How much can you receive as a gift and who can gift it?


Conventional Loans: For a conventional loan through Fannie Mae or Freddie Mac, the gift must come from family (by blood, marriage, adoption, or legal guardianship). Fiancés and domestic partners also count as family. The donor maybe not be, or have any affiliation with, the builder, the developer, the real estate agents, or any other interested party to the transaction. In most cases, the donor can gift 100% of your down payment. You are, however, required to contribute a minimum of 5% of your own funds if the down payment is less than 20% of the purchase price and the property is either a two- to four-unit principal residence or second home. Gifts on investment properties are not allowed. 

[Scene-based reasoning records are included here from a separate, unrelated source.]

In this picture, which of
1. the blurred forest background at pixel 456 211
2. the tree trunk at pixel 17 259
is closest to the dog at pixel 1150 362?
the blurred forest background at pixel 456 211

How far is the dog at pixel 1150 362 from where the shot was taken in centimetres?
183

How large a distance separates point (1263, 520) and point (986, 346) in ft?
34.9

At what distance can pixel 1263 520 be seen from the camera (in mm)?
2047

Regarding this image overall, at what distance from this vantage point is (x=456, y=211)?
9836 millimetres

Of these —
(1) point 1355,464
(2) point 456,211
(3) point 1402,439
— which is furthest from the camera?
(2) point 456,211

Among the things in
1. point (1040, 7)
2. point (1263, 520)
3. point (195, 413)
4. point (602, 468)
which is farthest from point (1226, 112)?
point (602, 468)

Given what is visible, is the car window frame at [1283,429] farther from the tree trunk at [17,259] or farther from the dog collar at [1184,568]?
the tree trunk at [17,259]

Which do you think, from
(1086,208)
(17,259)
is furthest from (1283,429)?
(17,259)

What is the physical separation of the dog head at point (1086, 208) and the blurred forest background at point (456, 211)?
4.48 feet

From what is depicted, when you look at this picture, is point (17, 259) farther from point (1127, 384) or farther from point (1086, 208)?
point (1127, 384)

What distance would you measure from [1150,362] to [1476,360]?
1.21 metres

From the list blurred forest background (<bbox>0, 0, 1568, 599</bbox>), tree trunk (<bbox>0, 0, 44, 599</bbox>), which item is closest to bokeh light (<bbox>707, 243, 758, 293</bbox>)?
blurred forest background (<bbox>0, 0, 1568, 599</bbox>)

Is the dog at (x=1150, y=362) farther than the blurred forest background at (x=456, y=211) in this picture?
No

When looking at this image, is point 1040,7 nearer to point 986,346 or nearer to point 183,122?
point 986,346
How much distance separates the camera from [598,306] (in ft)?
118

FHA Loans: FHA loans define family slightly differently. Cousins, nieces, and nephews don’t count under normal family guidelines, but they do allow gifts from close friends that can include extended family including cousins, nieces, and nephews. FHA also allows gifts from employers, labor unions, and charitable organizations. FHA allows the entire down payment to come from a gift. Like conventional loans, the donor may not be a person or entity with an interest in the sale of the property. 

USDA and VA Loans: Even though a down payment is not required on USDA loans or VA loans (in most cases), a gift can be used for 100% of the closing costs or a down payment. The rules are similar to FHA loans where anyone with a relationship to the buyer, apart from interested parties to the transaction, can be the donor.  

  
What documentation do you need for gift funds?

Gift funds must be documented so your lender can confirm the source of the money. When applying for a mortgage, it’s typical for borrowers to provide their lender with copies of personal bank statements for the past 60 days to show proof of assets. If you’re using gift funds to pay some or all of your mortgage costs, your mortgage lender may also request a copy of your donor’s bank statements to verify the outgoing transfer.

Before a lender allows the gift, you’ll also need to furnish a gift letter which states the name, address and phone number of the donor. The letter should clearly identify your relationship to the donor, the amount of the gift, and the date funds were transferred into your account. Most importantly, the gift letter must specify that funds are a gift and not a loan.

The exception is a USDA home loan. This loans does not require a down payment, but you can borrow funds to pay for closing costs. This must be an unsecured loan, however. Keep in mind that your lender will include this debt when calculating your total debt-to-income ratio and determining your qualifying amount.


Can a mortgage gift be repaid?


No. It’s called a mortgage gift for a reason – the gift giver is providing funds to a home buyer with no expectation of being repaid. If the buyer is planning to pay back the funds, that money was loaned not gifted, and then the lender is required to factor that into the debt-to-income ratio.